Dr. Uzma Ashiq Khan, a clinical psychologist and gender studies professor at the Lahore College for Women University, agreed with Dr. Rafique that obstetric violence can have lasting psychological effects. She also said that society’s lack of focus on gender sensitization was the main issue.
“Girls are educated to keep quiet about delicate matters that could affect them negatively, and they are hardly given opportunities to practice making decisions. As a result, Dr. Khan argued, victims of abuse often go unrecognized and unaddressed because they lack the emotional intelligence or the words to describe the trauma they endured or the strength to confront the abusive authority figure.
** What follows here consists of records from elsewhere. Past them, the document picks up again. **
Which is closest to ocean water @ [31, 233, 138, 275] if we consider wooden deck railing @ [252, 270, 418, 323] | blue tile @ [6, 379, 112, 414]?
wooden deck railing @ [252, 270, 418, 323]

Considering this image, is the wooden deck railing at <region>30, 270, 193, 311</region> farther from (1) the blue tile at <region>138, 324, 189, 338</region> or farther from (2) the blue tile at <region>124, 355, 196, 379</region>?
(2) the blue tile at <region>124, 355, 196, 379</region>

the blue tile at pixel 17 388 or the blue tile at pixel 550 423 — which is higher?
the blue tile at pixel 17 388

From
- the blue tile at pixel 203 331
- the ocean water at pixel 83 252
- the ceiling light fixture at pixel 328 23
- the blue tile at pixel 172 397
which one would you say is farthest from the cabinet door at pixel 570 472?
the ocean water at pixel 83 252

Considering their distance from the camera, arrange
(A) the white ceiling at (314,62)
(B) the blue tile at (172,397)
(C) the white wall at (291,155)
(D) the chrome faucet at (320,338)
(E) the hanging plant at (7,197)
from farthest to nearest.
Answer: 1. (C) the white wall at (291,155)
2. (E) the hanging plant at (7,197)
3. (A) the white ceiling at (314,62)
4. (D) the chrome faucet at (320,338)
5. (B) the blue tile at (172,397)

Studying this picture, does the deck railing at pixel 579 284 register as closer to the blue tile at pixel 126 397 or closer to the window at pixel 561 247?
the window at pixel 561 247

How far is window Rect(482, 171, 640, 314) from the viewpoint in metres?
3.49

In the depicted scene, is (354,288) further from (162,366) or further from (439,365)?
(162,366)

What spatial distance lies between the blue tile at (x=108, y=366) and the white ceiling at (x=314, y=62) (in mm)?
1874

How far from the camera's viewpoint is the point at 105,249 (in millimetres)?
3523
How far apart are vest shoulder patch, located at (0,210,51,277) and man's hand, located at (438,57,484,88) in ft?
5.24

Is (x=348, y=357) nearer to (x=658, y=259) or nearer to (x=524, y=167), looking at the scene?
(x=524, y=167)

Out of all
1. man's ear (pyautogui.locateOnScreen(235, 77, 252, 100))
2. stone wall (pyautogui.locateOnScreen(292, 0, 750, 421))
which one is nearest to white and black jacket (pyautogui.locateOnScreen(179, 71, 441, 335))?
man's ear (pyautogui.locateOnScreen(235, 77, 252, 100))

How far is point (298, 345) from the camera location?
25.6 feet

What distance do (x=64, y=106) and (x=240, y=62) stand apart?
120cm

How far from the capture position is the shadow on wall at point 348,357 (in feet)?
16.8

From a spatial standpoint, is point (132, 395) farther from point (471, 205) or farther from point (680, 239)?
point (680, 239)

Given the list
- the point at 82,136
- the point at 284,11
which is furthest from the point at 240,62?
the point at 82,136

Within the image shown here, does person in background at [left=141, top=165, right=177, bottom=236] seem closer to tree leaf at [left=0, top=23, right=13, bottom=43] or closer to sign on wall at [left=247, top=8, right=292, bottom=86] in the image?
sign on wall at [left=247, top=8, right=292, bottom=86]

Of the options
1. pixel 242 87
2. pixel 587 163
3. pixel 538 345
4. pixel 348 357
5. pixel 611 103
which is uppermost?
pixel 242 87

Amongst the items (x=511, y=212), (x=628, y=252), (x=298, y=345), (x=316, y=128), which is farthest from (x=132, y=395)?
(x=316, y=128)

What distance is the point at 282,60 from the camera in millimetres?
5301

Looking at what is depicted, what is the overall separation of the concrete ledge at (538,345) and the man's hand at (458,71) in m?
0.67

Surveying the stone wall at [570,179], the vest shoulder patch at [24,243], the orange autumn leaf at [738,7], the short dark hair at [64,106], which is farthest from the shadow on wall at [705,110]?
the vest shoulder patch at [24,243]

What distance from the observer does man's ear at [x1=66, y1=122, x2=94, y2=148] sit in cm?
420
Services Hospital obstetrician and gynecologist Dr. Tayyiba Wasim offers an opposing viewpoint, arguing that public health facilities’ lack of beds and cleaning equipment has worsened the problem.
“The workload on doctors is immense due to the bustle in government hospitals,” explained Salman Kazmi, General Secretary at the Young Doctors Association. Kazmi believed that the only real solution to the problem was to expand the public healthcare network and control the population.
Those in need of obstetric treatment may only hold out hope that, according to Kazmi’s approach, no lady, like Shameem, has to endure the horrors of the labor ward until the strain on public healthcare is reduced.